──────── Material for the task

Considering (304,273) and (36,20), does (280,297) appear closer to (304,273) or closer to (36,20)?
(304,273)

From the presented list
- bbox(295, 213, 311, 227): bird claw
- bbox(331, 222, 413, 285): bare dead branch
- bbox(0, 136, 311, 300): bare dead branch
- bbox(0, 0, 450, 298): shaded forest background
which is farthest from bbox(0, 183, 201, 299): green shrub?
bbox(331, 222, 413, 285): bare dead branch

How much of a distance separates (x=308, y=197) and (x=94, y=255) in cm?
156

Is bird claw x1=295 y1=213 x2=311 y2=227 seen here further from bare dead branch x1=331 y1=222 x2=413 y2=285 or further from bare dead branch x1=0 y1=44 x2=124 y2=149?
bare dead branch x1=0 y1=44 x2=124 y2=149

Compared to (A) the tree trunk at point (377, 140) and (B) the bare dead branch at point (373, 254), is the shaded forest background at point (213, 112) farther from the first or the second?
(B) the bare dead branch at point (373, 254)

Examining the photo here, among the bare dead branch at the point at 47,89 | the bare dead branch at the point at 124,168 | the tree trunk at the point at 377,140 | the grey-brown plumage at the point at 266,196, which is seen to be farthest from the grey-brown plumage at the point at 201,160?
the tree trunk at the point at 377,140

────────────────
──────── Material for the task

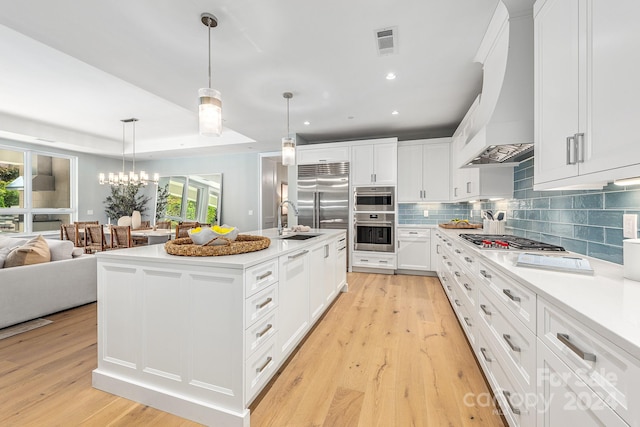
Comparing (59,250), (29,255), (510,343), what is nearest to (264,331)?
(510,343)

────────────────

- _Directions for this task_:
Find each line in the items above that contains the word "farthest", and copy every such line in full.

- _Exercise result_:
which is farthest from bbox(0, 183, 201, 299): green shrub?
Examining the photo here, among the bare dead branch at the point at 47,89 | the bare dead branch at the point at 124,168 | the tree trunk at the point at 377,140 | the grey-brown plumage at the point at 266,196, which is seen to be farthest from the grey-brown plumage at the point at 201,160?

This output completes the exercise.